▸ **Entries supplied**
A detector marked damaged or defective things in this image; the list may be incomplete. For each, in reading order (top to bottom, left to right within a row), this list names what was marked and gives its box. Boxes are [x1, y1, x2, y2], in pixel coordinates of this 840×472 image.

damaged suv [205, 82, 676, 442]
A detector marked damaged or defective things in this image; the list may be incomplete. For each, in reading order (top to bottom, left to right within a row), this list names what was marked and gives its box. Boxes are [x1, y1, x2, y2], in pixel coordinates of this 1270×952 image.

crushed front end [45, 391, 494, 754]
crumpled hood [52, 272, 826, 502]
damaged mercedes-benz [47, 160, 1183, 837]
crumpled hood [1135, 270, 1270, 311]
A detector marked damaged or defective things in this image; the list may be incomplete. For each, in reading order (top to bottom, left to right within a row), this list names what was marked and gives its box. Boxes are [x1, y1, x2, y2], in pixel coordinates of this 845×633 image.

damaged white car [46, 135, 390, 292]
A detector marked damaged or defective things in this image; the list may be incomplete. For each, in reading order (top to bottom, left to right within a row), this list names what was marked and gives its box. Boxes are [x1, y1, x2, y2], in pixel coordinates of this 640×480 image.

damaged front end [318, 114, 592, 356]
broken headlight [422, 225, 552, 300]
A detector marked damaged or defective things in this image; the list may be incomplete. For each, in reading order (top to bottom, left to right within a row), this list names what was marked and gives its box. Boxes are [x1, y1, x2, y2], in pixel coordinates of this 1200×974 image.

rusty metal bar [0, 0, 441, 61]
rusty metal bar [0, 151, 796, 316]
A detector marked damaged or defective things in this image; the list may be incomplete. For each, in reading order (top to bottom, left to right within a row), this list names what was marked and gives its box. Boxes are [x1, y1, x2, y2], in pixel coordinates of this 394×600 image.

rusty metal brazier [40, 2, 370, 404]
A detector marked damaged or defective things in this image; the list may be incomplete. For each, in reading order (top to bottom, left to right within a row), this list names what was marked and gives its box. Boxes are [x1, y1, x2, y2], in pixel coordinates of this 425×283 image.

▸ **Exercise aim**
Can you reproduce word for word the entries above, starting with their first line and going on through the line that contains "damaged suv [205, 82, 676, 442]", including that line?

▸ **Completed exercise**
A detector marked damaged or defective things in this image; the list may be incomplete. For each, in reading order (top to bottom, left to right within a row), this list names what was marked and gives its box. Boxes are [x1, y1, x2, y2], in pixel coordinates of this 840×472 image.

damaged suv [205, 82, 676, 442]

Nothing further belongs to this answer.